**WHAT THIS TASK INVOLVES:**
Rewrite the rows below, changing each "red curtain" to "scarlet curtain" and leaving everything else as it is.

**DATA TO PROCESS:**
+ + + +

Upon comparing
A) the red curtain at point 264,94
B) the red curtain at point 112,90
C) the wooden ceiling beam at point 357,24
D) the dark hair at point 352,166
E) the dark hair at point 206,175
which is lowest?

+ + + +

**ANSWER TO THE PROBLEM:**
Upon comparing
A) the scarlet curtain at point 264,94
B) the scarlet curtain at point 112,90
C) the wooden ceiling beam at point 357,24
D) the dark hair at point 352,166
E) the dark hair at point 206,175
which is lowest?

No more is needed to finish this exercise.